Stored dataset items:
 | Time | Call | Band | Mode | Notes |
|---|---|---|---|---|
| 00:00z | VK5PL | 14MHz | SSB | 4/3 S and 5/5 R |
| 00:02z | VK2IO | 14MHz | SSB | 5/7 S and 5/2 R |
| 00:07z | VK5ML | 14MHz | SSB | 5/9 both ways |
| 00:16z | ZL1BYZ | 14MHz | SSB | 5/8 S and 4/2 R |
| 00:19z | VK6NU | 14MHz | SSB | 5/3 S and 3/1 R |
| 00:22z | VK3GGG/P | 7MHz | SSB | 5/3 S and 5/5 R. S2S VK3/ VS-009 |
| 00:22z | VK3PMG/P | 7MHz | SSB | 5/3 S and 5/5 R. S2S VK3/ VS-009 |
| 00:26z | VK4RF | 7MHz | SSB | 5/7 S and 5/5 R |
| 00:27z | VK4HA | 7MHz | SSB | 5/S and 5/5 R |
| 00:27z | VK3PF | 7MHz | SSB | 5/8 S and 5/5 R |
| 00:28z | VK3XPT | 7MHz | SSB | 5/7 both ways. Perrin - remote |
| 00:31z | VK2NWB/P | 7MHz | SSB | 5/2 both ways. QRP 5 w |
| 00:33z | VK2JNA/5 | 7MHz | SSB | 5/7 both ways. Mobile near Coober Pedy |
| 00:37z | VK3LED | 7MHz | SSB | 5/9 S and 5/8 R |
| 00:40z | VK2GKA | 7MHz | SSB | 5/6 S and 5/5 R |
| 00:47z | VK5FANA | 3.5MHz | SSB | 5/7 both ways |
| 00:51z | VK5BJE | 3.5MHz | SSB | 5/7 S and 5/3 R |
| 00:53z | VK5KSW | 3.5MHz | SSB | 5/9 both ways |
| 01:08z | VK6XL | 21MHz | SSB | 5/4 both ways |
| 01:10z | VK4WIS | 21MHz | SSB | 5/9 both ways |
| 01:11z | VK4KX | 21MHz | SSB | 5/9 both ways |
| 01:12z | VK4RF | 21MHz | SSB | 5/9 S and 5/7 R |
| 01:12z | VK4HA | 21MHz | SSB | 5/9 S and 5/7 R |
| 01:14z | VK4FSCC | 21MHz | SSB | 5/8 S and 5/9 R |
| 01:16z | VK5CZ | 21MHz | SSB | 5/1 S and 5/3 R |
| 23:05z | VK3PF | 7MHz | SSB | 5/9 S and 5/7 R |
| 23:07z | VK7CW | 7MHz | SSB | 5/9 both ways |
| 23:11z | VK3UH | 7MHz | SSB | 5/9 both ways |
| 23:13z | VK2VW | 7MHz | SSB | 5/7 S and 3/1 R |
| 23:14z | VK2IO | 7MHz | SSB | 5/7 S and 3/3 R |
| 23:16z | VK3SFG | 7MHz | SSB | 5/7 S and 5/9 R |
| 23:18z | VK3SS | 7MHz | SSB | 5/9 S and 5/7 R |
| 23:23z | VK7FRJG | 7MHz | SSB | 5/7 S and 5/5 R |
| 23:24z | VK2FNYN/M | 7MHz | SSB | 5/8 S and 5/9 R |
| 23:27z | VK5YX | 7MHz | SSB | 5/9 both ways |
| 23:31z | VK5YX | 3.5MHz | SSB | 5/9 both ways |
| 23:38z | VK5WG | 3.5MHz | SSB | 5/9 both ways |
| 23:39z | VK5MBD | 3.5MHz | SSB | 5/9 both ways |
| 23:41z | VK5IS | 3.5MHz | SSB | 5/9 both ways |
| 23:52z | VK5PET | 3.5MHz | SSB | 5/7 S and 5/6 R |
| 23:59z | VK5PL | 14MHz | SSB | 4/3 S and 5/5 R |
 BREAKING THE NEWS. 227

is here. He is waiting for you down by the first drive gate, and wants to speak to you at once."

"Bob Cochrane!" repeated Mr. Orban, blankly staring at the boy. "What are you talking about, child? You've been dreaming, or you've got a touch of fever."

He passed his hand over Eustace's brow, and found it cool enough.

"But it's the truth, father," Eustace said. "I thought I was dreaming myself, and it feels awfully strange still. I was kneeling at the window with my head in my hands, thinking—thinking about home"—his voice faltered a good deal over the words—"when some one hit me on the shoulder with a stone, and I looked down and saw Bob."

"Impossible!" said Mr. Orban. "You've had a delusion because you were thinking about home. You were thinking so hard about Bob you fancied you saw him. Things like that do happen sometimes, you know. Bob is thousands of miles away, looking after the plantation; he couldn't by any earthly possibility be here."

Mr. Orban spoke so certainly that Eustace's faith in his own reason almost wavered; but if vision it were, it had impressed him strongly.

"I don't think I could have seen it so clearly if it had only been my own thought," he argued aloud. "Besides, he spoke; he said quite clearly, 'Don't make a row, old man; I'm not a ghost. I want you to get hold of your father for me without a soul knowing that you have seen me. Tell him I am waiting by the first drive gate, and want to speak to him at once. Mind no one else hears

--- How to complete this task ---
Copy the stretch of the records above that runs from the line with "and 3/3 R |" through the line with "is here. He". Both end lines belong in the copy, and nothing else does.

--- Response ---
| 23:14z | VK2IO | 7MHz | SSB | 5/7 S and 3/3 R |
| 23:16z | VK3SFG | 7MHz | SSB | 5/7 S and 5/9 R |
| 23:18z | VK3SS | 7MHz | SSB | 5/9 S and 5/7 R |
| 23:23z | VK7FRJG | 7MHz | SSB | 5/7 S and 5/5 R |
| 23:24z | VK2FNYN/M | 7MHz | SSB | 5/8 S and 5/9 R |
| 23:27z | VK5YX | 7MHz | SSB | 5/9 both ways |
| 23:31z | VK5YX | 3.5MHz | SSB | 5/9 both ways |
| 23:38z | VK5WG | 3.5MHz | SSB | 5/9 both ways |
| 23:39z | VK5MBD | 3.5MHz | SSB | 5/9 both ways |
| 23:41z | VK5IS | 3.5MHz | SSB | 5/9 both ways |
| 23:52z | VK5PET | 3.5MHz | SSB | 5/7 S and 5/6 R |
| 23:59z | VK5PL | 14MHz | SSB | 4/3 S and 5/5 R |
 BREAKING THE NEWS. 227

is here. He is waiting for you down by the first drive gate, and wants to speak to you at once."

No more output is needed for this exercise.